Drop the pictures from the entries below, then reproduce the rest exactly.

## PROVIDED RECORDS:
------

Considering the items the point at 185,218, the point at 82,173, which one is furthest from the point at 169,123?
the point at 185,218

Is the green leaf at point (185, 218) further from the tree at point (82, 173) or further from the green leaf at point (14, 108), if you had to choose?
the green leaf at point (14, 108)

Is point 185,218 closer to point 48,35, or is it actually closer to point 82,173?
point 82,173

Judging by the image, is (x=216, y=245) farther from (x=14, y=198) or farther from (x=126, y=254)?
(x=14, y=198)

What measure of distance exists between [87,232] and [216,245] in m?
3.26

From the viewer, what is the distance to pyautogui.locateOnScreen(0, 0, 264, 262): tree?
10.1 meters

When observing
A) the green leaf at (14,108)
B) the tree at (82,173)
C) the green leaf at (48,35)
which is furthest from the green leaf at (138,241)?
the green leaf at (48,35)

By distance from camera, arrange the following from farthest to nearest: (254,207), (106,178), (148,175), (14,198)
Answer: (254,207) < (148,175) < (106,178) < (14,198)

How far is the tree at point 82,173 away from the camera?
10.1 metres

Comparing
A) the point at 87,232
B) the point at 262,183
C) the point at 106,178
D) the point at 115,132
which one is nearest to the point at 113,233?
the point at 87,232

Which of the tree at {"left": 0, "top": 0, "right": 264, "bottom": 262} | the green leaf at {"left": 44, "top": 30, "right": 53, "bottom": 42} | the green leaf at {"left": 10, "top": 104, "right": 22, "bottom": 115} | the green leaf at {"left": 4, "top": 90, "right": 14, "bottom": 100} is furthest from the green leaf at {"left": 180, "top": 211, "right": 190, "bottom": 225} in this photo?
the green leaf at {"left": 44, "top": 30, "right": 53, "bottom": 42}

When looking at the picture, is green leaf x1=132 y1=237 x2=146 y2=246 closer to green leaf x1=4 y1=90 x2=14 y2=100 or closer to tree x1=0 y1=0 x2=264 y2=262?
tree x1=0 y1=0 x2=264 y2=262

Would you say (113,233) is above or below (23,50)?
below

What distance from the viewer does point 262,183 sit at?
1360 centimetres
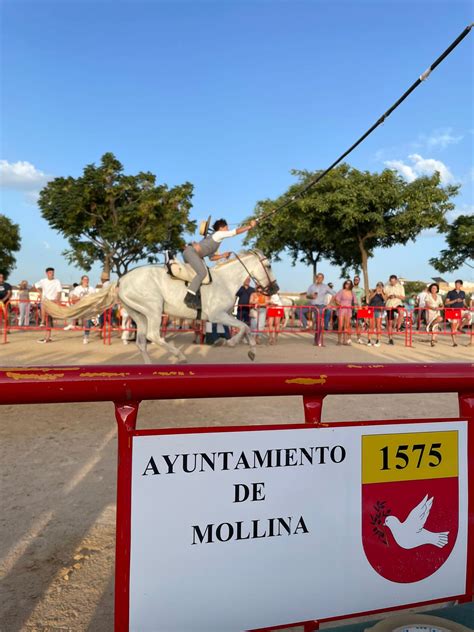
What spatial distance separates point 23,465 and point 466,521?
11.0ft

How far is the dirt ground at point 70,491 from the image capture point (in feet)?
7.26

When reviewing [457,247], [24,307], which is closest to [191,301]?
[24,307]

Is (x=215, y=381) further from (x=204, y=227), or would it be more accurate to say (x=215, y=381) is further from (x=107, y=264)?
(x=107, y=264)

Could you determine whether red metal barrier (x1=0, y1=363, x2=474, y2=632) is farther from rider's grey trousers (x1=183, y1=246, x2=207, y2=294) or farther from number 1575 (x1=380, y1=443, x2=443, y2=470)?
rider's grey trousers (x1=183, y1=246, x2=207, y2=294)

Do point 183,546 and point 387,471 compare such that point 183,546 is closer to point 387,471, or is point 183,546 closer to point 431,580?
point 387,471

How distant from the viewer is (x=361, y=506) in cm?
137

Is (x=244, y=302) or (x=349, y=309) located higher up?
(x=244, y=302)

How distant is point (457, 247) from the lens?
36.2 m

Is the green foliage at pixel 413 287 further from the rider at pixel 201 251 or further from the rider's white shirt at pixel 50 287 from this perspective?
the rider at pixel 201 251

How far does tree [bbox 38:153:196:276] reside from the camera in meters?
27.2

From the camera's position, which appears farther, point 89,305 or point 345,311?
point 345,311

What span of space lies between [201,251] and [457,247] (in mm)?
32686

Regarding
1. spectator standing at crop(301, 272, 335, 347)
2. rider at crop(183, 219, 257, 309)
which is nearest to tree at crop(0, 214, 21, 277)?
spectator standing at crop(301, 272, 335, 347)

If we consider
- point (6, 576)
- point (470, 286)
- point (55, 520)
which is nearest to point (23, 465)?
point (55, 520)
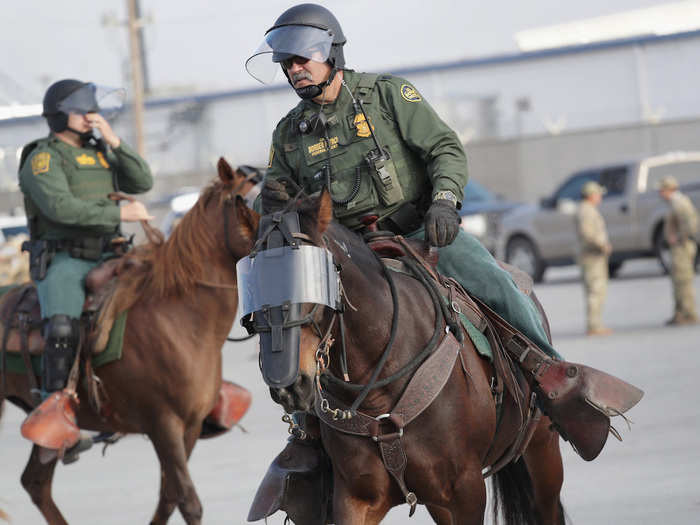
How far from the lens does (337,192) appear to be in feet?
15.2

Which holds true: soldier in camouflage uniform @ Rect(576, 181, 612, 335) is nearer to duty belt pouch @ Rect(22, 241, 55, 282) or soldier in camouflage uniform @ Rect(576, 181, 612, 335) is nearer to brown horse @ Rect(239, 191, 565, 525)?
duty belt pouch @ Rect(22, 241, 55, 282)

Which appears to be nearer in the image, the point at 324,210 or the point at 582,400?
the point at 324,210

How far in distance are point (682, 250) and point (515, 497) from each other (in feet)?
35.3

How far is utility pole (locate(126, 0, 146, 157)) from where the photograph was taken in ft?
114

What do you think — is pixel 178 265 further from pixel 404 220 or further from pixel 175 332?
pixel 404 220

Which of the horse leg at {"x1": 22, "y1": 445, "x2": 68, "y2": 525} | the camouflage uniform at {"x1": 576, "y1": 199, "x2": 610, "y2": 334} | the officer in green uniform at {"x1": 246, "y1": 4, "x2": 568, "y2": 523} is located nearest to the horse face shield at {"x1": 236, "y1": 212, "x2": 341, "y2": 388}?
the officer in green uniform at {"x1": 246, "y1": 4, "x2": 568, "y2": 523}

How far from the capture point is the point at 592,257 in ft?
51.8

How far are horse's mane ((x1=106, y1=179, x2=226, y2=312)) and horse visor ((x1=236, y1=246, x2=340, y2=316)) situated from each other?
322cm

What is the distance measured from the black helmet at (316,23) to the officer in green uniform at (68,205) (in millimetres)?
2782

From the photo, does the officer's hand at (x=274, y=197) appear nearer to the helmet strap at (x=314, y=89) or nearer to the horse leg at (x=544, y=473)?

------

## RESULT OF THIS EXERCISE:
Considering the items the point at 185,218, the point at 82,173, which one is furthest from the point at 169,123?
the point at 185,218

Is the green leaf at point (185, 218) further from the tree at point (82, 173) or further from the green leaf at point (14, 108), if you had to choose?
the green leaf at point (14, 108)

Is point 185,218 closer to point 48,35, or is it actually closer to point 82,173?
point 82,173

Judging by the image, is (x=216, y=245) farther from (x=14, y=198) or farther from (x=126, y=254)?
(x=14, y=198)

What measure of distance exists between [87,232] and [216,245] in m?
3.26

From the viewer, what is the distance to pyautogui.locateOnScreen(0, 0, 264, 262): tree?
10.1 meters

When observing
A) the green leaf at (14,108)
B) the tree at (82,173)
C) the green leaf at (48,35)
which is furthest from the green leaf at (138,241)?
the green leaf at (48,35)

By distance from camera, arrange the following from farthest to nearest: (254,207), (106,178), (148,175), (14,198)
Answer: (254,207) < (148,175) < (106,178) < (14,198)

How far is the tree at point 82,173 away from the camera?
10.1 metres

Comparing
A) the point at 87,232
B) the point at 262,183
C) the point at 106,178
D) the point at 115,132
which one is nearest to the point at 113,233?
the point at 87,232

Which of the tree at {"left": 0, "top": 0, "right": 264, "bottom": 262} | the green leaf at {"left": 44, "top": 30, "right": 53, "bottom": 42} | the green leaf at {"left": 10, "top": 104, "right": 22, "bottom": 115} | the green leaf at {"left": 4, "top": 90, "right": 14, "bottom": 100} is furthest from the green leaf at {"left": 180, "top": 211, "right": 190, "bottom": 225} in this photo?
the green leaf at {"left": 44, "top": 30, "right": 53, "bottom": 42}

When looking at the picture, is green leaf x1=132 y1=237 x2=146 y2=246 closer to green leaf x1=4 y1=90 x2=14 y2=100 or closer to tree x1=0 y1=0 x2=264 y2=262?
tree x1=0 y1=0 x2=264 y2=262

Would you say (113,233) is above or below (23,50)?
below

What distance from the viewer does point 262,183 sit at?
1360 centimetres
What spatial distance separates point 23,465 and point 466,521?
11.0ft

How far is the dirt ground at point 70,491 from the image capture point (in feet)?
7.26

When reviewing [457,247], [24,307], which is closest to [191,301]?
[24,307]

Is (x=215, y=381) further from (x=204, y=227), or would it be more accurate to say (x=215, y=381) is further from (x=107, y=264)?
(x=107, y=264)

Could you determine whether red metal barrier (x1=0, y1=363, x2=474, y2=632) is farther from rider's grey trousers (x1=183, y1=246, x2=207, y2=294) or farther from number 1575 (x1=380, y1=443, x2=443, y2=470)?
rider's grey trousers (x1=183, y1=246, x2=207, y2=294)

Do point 183,546 and point 387,471 compare such that point 183,546 is closer to point 387,471, or is point 183,546 closer to point 431,580?
point 387,471

How distant from the viewer is (x=361, y=506) in cm?
137

Is (x=244, y=302) or (x=349, y=309) located higher up?
(x=244, y=302)

How distant is point (457, 247) from the lens?
36.2 m

Is the green foliage at pixel 413 287 further from the rider at pixel 201 251 or further from the rider's white shirt at pixel 50 287 from this perspective?
the rider at pixel 201 251

How far does tree [bbox 38:153:196:276] reside from the camera in meters?
27.2

From the camera's position, which appears farther, point 89,305 or point 345,311?
point 345,311

What span of space lies between [201,251] and [457,247] (in mm)?
32686

Regarding
1. spectator standing at crop(301, 272, 335, 347)
2. rider at crop(183, 219, 257, 309)
which is nearest to tree at crop(0, 214, 21, 277)?
spectator standing at crop(301, 272, 335, 347)

If we consider
- point (6, 576)
- point (470, 286)
- point (55, 520)
which is nearest to point (23, 465)?
point (55, 520)
How far from the lens does (337,192) appear to be in feet?
15.2

Which holds true: soldier in camouflage uniform @ Rect(576, 181, 612, 335) is nearer to duty belt pouch @ Rect(22, 241, 55, 282) or soldier in camouflage uniform @ Rect(576, 181, 612, 335) is nearer to brown horse @ Rect(239, 191, 565, 525)?
duty belt pouch @ Rect(22, 241, 55, 282)

Which appears to be nearer in the image, the point at 324,210 or the point at 582,400?
the point at 324,210

How far in distance are point (682, 250) and point (515, 497) from each other (in feet)?
35.3

How far is utility pole (locate(126, 0, 146, 157)) from where the photograph was taken in ft?
114

What do you think — is pixel 178 265 further from pixel 404 220 or further from pixel 175 332?
pixel 404 220

Which of the horse leg at {"x1": 22, "y1": 445, "x2": 68, "y2": 525} | the camouflage uniform at {"x1": 576, "y1": 199, "x2": 610, "y2": 334} | the officer in green uniform at {"x1": 246, "y1": 4, "x2": 568, "y2": 523} is located nearest to the horse face shield at {"x1": 236, "y1": 212, "x2": 341, "y2": 388}?
the officer in green uniform at {"x1": 246, "y1": 4, "x2": 568, "y2": 523}

How far from the capture point is the point at 592,257 in ft?
51.8

How far are horse's mane ((x1=106, y1=179, x2=226, y2=312)) and horse visor ((x1=236, y1=246, x2=340, y2=316)) situated from each other?
322cm

What is the distance measured from the black helmet at (316,23) to the officer in green uniform at (68,205) (in millimetres)?
2782

From the photo, does the officer's hand at (x=274, y=197) appear nearer to the helmet strap at (x=314, y=89) or nearer to the horse leg at (x=544, y=473)?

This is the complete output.